113 / Octobre - novembre 2010

Numéro coordonné par Renaud Lambert et Maurice Lemoine

Là où le Brésil va...
Renaud Lambert

Lire le compte rendu de ce numéro, paru dans Le Monde diplomatique d’octobre 2010, par Douglas Estevam.

I. Graine maudite

En inaugurant, en 1964, le premier des coups d’Etat de la région, qu’on appellera « modernes », les militaires brésiliens précèdent — mais vont aussi aider — leurs homologues en Bolivie, au Chili, en Uruguay ou en Argentine. Sous l’égide de l’anticommunisme — élargi à la gauche modérée — et de la lutte antisubversive prônée par les Etats-Unis, ces derniers conspirent déjà pour mettre en place les dictatures sud-américaines des décennies 1960 à 1980 qui, méthodiquement, décapiteront leurs oppositions respectives.

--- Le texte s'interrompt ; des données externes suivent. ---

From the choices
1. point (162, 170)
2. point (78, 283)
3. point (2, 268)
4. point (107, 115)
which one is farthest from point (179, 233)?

Depuis la seconde guerre mondiale, les gouvernements brésiliens avaient tenté de rompre la dépendance du pays vis-à-vis des marchés financiers. Confronté à un secteur privé rachitique, l’Etat jouait le rôle de « sage-femme » et favorisait l’émergence de « champions nationaux » là où le capital brésilien n’avait pas estimé rentable de s’aventurer. A partir de 1964, sous prétexte de garantir la « sécurité nationale », la dictature intensifie la démarche : régressions salariales et répression syndicale permettent de socialiser le coût de ce développement volontariste de sociétés peu rentables dans un premier temps.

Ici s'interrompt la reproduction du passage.